Cette dernière indique en effet qu’il revient aux compagnies aériennes de
« s’assurer que chaque passager dispose de son résultat de test de dépistage PCR négatif datant de moins de trois jours, avant son embarquement à destination du Cameroun, au cas où le dépistage au dit test est possible dans le pays de départ ».
« Et ce n’est que lorsque le voyageur ne dispose pas de ce document qu’il est soumis au test à l’arrivée », ajoute le texte, que vient donc contredire la pratique encore en vigueur actuellement dans les aéroports camerounais, où tous les passagers sont soumis aux tests à l’arrivée même si certains hauts responsables d’administration refusent de s’y soumettre.
La pratique systématique des tests PCR à l’arrivée a surtout été épinglée, plus récemment, dans le troisième rapport d’audit du Fonds spécial de solidarité nationale pour la lutte contre le coronavirus.

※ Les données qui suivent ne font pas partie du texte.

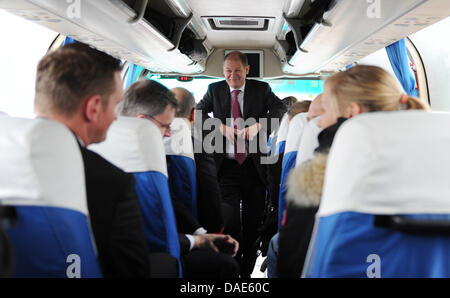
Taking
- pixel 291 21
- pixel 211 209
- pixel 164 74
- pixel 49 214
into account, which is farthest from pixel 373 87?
pixel 164 74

La chambre des comptes de la Cour suprême y a ainsi interpellé le Premier ministre Joseph Dion Ngute au sujet de la pertinence de son maintien, lui recommandant de solliciter l’avis du Conseil scientifique des urgences de santé publique à ce sujet.
Dubitative quant à l’intérêt de la mesure encore en vigueur, la chambre met en évidence les dépenses liées notamment à l’acquisition des tests. Le Cameroun a dépensé 23,7 milliards de francs CFA (plus de 36 millions d’euros) pour acquérir 2,99 millions de tests au cours de l’année 2021.
Problème, le pays n’a jamais homologué les prix desdits tests. Conséquence, la chambre des comptes évoque des surfacturations qui, bien qu’en baisse, auraient fait perdre un peu plus de 2 milliards de francs CFA à l’État en 2021.
L’entreprise Mediline Medical Cameroon SA, qui avait été pointée du doigt dans le précédent rapport de la chambre des comptes, a encore attiré l’attention des auditeurs. Ceux-ci ont constaté qu’un nouveau marché de 8 milliards de francs CFA leur avait été attribué en février 2021 pour l’achat de 500 000 tests à raison de 17 500 francs CFA l’unité.
« Ce prix est largement au-delà du prix de référence que la task force [mise en place par la présidence pour superviser la riposte à la pandémie] a pratiqué en 2021 pour les mêmes tests, soit 4 290 francs CFA pour certains marchés et 5 000 francs CFA pour d’autres », précise le rapport.
Celui-ci ajoute que « le surcoût supporté par l’État s’élève à 6,25 milliards de francs CFA en 2021, qui s’ajoute au surcoût de 15,374 milliards de francs CFA que la Chambre avait identifié dans son premier rapport portant sur l’exercice 2020 pour cette même entreprise. C’est donc un total de 21,624 milliards de francs CFA sur les deux exercices qui ont été surfacturés par cette société ».
« Il n’y a aucun motif sanitaire valable pour continuer ces marchés, a commenté l’entrepreneuse et influenceuse Rebecca Enonchong. Cela coûte des milliards à l’État à l’heure où l’on parle de réduction du train de vie de l’administration ».
Selon nos informations, le ministre de la Santé, Manaouda Malachie, a proposé au Premier ministre d’alléger le dispositif en n’appliquant les tests systématiques qu’aux personnes ne disposant ni d’un certificat de vaccination, ni d’un test PCR de moins de 72 h. Cette proposition n’a cependant toujours pas reçu de suite favorable.